#### WORK REQUIRED
Please repeat the listing below exactly, but do not include its pictures.

#### DATA FOR THIS TASK
::::
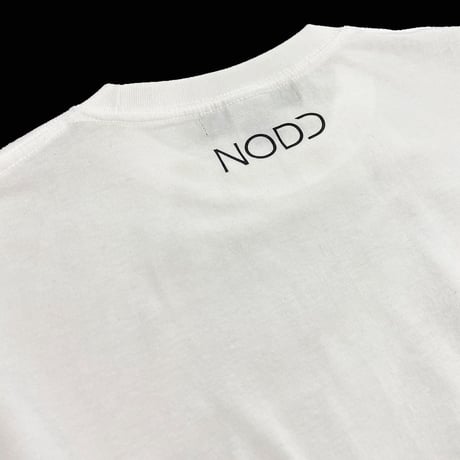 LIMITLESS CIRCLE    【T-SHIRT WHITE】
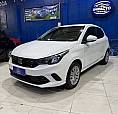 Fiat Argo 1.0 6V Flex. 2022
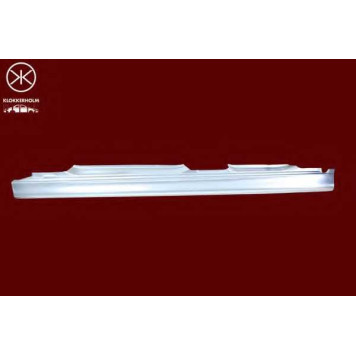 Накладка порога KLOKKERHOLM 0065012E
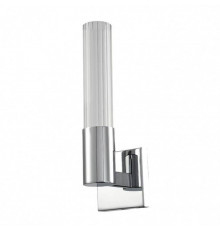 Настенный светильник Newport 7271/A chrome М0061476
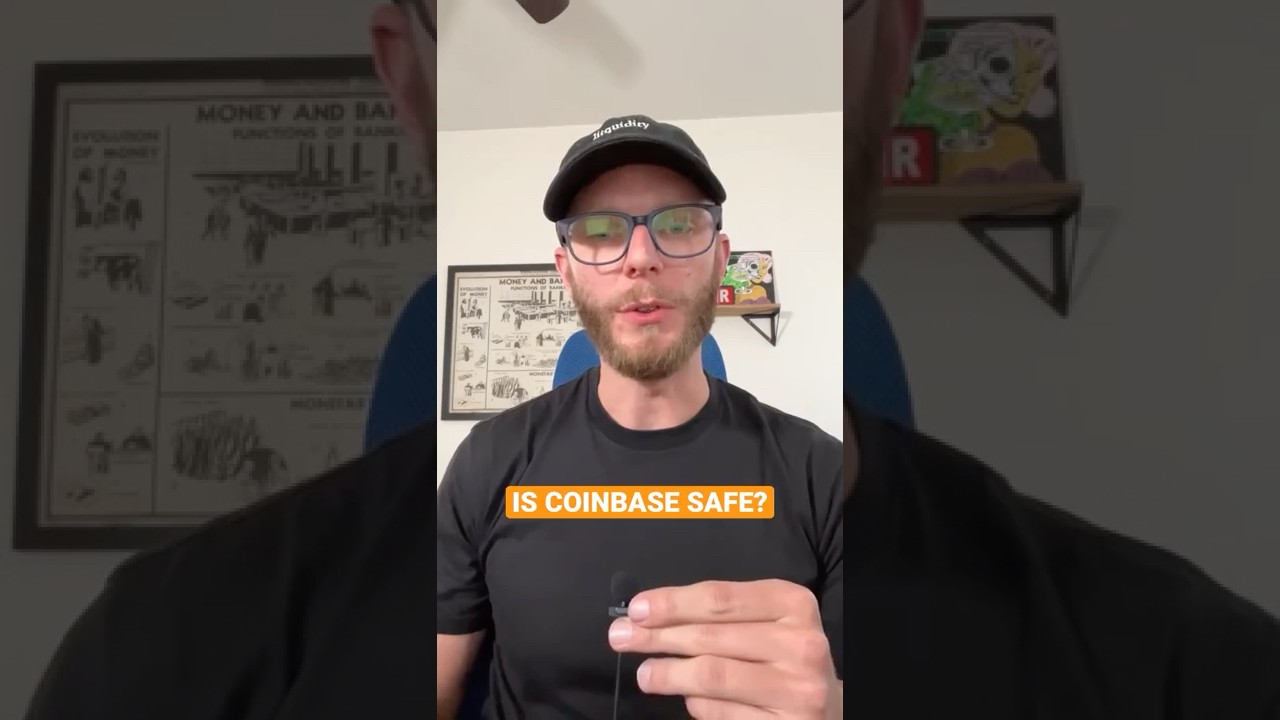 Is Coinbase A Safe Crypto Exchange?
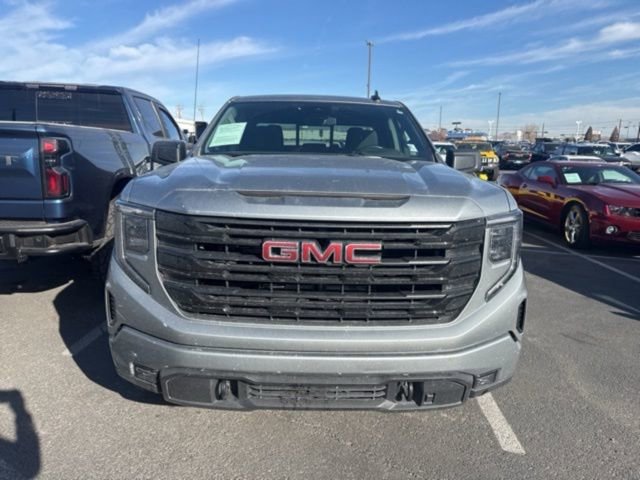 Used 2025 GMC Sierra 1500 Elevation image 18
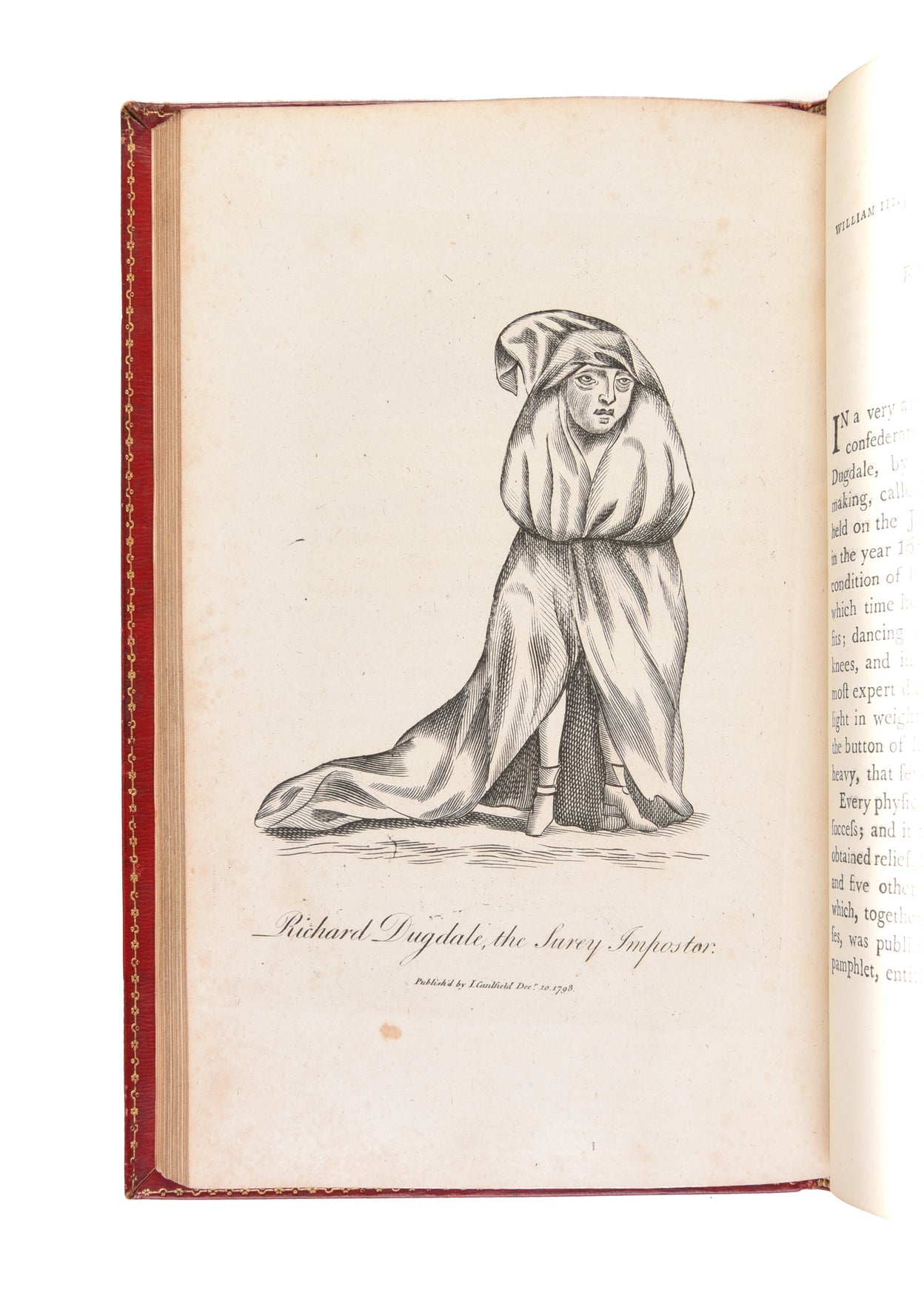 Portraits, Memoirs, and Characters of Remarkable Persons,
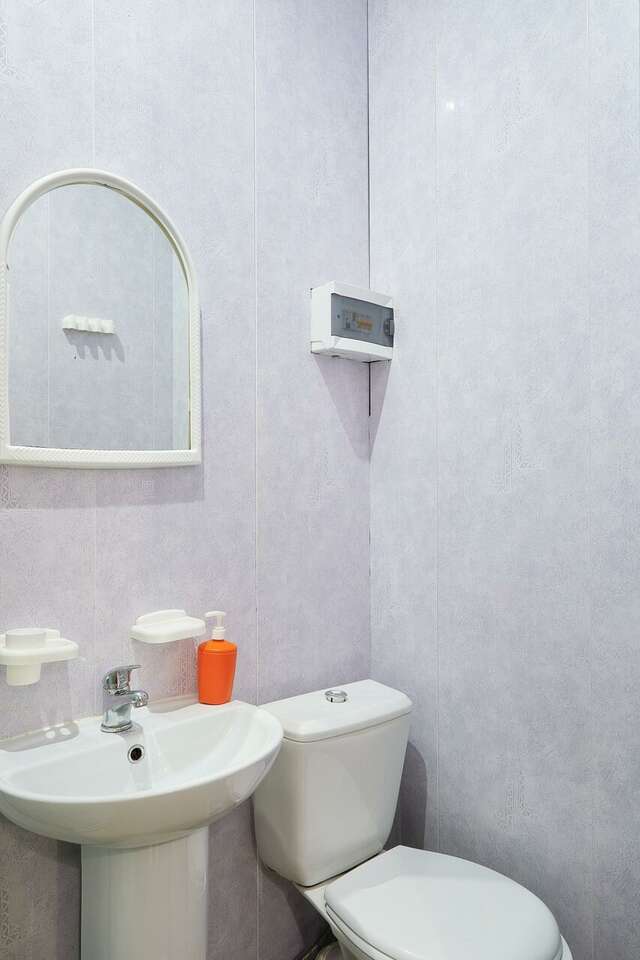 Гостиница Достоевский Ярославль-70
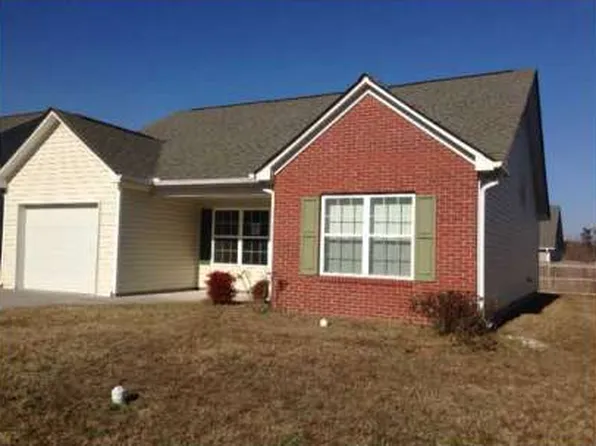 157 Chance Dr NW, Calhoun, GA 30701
::::
#### OUTPUT BELOW
 LIMITLESS CIRCLE    【T-SHIRT WHITE】
 Fiat Argo 1.0 6V Flex. 2022
 Накладка порога KLOKKERHOLM 0065012E
 Настенный светильник Newport 7271/A chrome М0061476
 Is Coinbase A Safe Crypto Exchange?
 Used 2025 GMC Sierra 1500 Elevation image 18
 Portraits, Memoirs, and Characters of Remarkable Persons,
 Гостиница Достоевский Ярославль-70
 157 Chance Dr NW, Calhoun, GA 30701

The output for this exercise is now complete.